— DESCRIPTION OF THE TASK —
Only those lines in the data below from the line containing "scientific name: Martes flavigula" through the line containing "site MAD_S2_MAD06, 3-frame burst.", both included, should be restated word for word.
THE DATA Block Start
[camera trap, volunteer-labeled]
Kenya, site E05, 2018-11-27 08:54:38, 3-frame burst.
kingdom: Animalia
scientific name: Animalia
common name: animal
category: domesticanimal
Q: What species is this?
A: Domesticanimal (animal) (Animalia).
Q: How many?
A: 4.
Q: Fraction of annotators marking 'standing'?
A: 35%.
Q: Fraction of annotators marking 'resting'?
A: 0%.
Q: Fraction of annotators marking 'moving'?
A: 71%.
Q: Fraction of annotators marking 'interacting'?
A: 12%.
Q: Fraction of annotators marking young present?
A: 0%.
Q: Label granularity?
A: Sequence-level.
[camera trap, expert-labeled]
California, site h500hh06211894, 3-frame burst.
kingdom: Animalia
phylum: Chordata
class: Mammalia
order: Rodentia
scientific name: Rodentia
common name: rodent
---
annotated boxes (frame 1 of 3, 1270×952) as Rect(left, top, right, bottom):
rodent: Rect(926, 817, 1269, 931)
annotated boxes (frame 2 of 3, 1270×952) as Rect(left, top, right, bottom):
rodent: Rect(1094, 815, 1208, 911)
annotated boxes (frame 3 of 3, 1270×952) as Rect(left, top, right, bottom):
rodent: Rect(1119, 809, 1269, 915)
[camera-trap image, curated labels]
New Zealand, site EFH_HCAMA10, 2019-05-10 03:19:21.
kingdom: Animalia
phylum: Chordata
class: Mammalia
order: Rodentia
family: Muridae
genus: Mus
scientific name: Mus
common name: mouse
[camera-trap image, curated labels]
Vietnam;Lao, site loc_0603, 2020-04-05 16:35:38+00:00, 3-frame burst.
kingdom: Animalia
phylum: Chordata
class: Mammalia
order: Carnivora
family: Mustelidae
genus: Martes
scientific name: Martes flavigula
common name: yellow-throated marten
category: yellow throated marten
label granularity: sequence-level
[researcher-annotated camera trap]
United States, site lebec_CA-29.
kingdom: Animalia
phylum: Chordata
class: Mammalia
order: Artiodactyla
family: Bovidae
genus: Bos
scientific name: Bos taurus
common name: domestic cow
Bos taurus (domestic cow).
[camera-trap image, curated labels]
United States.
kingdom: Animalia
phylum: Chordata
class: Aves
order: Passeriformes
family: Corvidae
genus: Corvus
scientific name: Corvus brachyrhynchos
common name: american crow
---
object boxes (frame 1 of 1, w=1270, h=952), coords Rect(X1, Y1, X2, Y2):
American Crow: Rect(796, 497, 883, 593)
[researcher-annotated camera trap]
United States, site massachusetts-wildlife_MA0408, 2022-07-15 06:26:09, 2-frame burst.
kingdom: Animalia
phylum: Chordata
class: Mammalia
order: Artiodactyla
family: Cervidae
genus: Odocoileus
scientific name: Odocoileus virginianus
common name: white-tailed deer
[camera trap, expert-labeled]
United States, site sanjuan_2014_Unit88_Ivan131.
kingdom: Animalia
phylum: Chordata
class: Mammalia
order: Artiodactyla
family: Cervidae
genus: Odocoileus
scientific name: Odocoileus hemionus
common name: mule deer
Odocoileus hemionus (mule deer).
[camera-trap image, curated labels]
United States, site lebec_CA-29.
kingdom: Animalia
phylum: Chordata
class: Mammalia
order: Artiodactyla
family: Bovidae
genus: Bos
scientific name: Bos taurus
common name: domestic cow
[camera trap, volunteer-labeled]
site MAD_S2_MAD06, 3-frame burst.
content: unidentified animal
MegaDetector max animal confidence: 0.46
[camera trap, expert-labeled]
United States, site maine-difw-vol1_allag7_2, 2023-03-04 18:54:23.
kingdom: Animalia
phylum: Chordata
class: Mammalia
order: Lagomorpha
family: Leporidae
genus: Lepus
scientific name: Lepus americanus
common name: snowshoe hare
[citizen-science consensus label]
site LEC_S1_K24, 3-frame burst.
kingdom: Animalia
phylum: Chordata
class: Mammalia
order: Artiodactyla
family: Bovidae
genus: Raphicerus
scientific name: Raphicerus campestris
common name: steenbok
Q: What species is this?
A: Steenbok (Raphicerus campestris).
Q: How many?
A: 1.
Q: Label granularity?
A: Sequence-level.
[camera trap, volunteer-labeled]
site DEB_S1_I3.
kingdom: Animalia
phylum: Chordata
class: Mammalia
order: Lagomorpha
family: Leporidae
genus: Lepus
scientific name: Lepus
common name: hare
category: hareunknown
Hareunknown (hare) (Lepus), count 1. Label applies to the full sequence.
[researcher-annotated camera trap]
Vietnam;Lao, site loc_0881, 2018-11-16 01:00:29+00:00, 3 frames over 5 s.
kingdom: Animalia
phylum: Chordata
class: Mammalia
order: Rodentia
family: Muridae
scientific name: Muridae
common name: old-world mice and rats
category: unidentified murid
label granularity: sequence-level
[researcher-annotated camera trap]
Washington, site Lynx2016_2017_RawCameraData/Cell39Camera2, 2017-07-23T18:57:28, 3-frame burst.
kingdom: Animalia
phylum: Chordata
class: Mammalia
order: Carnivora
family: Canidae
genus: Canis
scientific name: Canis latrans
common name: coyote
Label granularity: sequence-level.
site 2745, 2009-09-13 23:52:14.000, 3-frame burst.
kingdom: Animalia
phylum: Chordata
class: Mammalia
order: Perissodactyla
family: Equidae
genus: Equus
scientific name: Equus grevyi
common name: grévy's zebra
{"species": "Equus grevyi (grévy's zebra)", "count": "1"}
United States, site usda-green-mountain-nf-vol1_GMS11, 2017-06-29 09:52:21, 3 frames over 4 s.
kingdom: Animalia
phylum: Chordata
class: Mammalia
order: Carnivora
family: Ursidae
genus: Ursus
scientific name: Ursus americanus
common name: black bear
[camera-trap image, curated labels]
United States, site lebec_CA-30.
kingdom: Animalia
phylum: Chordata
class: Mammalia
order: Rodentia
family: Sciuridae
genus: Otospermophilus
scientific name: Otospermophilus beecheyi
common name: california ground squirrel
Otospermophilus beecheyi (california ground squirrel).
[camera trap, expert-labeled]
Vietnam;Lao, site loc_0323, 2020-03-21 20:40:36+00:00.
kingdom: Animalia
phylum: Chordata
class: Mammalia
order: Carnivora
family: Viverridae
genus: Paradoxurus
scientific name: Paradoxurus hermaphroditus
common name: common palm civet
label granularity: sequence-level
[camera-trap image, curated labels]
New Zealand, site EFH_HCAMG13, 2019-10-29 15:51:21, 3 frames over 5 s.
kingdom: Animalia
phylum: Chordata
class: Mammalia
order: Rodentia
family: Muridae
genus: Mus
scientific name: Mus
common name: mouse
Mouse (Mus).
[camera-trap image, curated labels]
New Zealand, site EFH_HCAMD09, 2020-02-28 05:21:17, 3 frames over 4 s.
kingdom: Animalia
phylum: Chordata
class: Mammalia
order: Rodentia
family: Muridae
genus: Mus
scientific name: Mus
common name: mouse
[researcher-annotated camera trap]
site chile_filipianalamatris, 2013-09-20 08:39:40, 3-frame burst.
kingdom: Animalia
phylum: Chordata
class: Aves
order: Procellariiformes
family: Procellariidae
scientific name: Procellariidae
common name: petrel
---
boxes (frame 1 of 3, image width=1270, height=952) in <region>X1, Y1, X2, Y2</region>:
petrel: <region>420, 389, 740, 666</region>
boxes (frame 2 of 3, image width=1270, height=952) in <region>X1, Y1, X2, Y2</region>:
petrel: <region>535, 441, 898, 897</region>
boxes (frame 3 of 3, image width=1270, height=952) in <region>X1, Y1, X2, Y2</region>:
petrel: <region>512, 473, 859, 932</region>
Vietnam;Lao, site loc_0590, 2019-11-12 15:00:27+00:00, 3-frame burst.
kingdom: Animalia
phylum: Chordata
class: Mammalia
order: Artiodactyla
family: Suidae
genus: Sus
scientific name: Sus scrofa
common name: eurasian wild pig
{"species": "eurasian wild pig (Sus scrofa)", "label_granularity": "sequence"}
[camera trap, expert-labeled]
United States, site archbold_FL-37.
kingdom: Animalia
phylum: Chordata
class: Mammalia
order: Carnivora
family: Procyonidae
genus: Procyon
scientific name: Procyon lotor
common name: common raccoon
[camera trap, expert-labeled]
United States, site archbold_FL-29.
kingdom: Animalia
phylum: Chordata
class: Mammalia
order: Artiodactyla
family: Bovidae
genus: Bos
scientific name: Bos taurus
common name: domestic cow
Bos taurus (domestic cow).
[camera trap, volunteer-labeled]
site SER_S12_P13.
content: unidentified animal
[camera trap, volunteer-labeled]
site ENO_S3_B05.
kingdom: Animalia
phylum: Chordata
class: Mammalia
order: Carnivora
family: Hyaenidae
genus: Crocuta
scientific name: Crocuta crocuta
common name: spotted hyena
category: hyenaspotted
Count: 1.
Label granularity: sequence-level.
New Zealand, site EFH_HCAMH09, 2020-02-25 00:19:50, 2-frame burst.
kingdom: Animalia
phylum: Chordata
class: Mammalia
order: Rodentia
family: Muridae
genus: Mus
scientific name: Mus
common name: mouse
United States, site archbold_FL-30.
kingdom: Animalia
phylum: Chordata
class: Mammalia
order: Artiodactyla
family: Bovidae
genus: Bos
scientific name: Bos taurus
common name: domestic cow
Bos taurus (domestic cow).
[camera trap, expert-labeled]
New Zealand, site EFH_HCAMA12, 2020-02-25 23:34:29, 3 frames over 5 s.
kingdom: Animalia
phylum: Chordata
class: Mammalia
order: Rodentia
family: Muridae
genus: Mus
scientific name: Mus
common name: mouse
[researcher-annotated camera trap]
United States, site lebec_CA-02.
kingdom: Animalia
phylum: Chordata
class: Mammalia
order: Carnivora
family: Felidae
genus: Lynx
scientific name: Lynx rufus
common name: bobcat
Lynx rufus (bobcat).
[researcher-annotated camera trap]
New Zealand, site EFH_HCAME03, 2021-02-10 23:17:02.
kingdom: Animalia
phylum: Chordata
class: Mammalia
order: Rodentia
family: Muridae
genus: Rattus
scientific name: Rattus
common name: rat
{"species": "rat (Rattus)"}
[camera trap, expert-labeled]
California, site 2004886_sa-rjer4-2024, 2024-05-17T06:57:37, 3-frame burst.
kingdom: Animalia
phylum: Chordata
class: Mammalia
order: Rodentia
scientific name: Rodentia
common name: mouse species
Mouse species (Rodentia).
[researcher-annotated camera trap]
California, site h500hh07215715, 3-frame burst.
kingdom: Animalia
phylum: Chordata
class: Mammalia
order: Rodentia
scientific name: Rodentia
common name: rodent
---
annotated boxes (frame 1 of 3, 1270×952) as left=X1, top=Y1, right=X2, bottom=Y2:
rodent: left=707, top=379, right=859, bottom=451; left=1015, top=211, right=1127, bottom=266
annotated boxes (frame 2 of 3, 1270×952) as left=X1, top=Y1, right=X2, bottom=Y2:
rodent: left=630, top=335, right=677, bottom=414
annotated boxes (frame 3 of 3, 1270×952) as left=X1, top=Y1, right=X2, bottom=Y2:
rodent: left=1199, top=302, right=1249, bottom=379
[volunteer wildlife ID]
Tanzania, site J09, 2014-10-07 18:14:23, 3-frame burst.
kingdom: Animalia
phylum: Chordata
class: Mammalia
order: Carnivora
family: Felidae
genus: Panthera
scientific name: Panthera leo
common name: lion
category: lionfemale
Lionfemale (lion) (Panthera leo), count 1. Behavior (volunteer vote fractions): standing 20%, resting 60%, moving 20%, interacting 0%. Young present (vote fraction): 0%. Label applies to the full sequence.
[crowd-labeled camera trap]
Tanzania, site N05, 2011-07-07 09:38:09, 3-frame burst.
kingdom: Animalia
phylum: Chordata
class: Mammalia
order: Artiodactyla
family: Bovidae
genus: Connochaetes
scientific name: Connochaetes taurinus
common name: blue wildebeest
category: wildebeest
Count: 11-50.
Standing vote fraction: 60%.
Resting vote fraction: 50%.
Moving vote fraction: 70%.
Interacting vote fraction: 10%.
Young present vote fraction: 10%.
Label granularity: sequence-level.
THE DATA Block End
— WRITTEN SOLUTION —
scientific name: Martes flavigula
common name: yellow-throated marten
category: yellow throated marten
label granularity: sequence-level
[researcher-annotated camera trap]
United States, site lebec_CA-29.
kingdom: Animalia
phylum: Chordata
class: Mammalia
order: Artiodactyla
family: Bovidae
genus: Bos
scientific name: Bos taurus
common name: domestic cow
Bos taurus (domestic cow).
[camera-trap image, curated labels]
United States.
kingdom: Animalia
phylum: Chordata
class: Aves
order: Passeriformes
family: Corvidae
genus: Corvus
scientific name: Corvus brachyrhynchos
common name: american crow
---
object boxes (frame 1 of 1, w=1270, h=952), coords Rect(X1, Y1, X2, Y2):
American Crow: Rect(796, 497, 883, 593)
[researcher-annotated camera trap]
United States, site massachusetts-wildlife_MA0408, 2022-07-15 06:26:09, 2-frame burst.
kingdom: Animalia
phylum: Chordata
class: Mammalia
order: Artiodactyla
family: Cervidae
genus: Odocoileus
scientific name: Odocoileus virginianus
common name: white-tailed deer
[camera trap, expert-labeled]
United States, site sanjuan_2014_Unit88_Ivan131.
kingdom: Animalia
phylum: Chordata
class: Mammalia
order: Artiodactyla
family: Cervidae
genus: Odocoileus
scientific name: Odocoileus hemionus
common name: mule deer
Odocoileus hemionus (mule deer).
[camera-trap image, curated labels]
United States, site lebec_CA-29.
kingdom: Animalia
phylum: Chordata
class: Mammalia
order: Artiodactyla
family: Bovidae
genus: Bos
scientific name: Bos taurus
common name: domestic cow
[camera trap, volunteer-labeled]
site MAD_S2_MAD06, 3-frame burst.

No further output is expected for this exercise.